The theory here is that while you can surely store data in a table when that data is computed by some simple formula, you normally don't do that because of two factors:
1. If either of the data sources change and you didn't store a date with the computed value, then TECHNICALLY you have created a denormalization case. The computed value depends on something that is no longer (or never was) a key in the table that holds it (i.e. the date associated with the values in the source recordsets.) Big normalization issue.

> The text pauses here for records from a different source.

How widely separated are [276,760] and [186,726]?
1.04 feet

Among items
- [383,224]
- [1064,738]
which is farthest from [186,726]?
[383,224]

When DO you store a computed value? Suppose you have a store that sells things with special promotions so your sale price has to be computed based on the promotions on a certain date. Or you say you will beat your competitor's price and your competitor is running the promotion, so it isn't really EVER in your database. Then, to save time and searching for the promotions data, just store a Yes/No flag that says "Promotional" and then store both the final price AND the date. That way, you can reconstruct things if you have to, but at least you have the date on which that price was valid. This doesn't break normalization rules.
2. On most modern machines, re-doing the calculation each time is VERY fast. It is cheaper in terms of overall resources to simply recompute the darned thing each time you need it rather than waste the storage space. You want to keep things very "tight" in the stored tables because the bigger a record in the table, the fewer records fit into a single buffer-block, and thus it takes more disk reads to scan the table.
BOTH of these concepts are designed to save you storage space and huge headaches. However, I'm sure that everyone thinks their cases are "special" and therefore should violate the rules. Which is why I explained the rules so you could tell why your case does or doesn't merit the exception.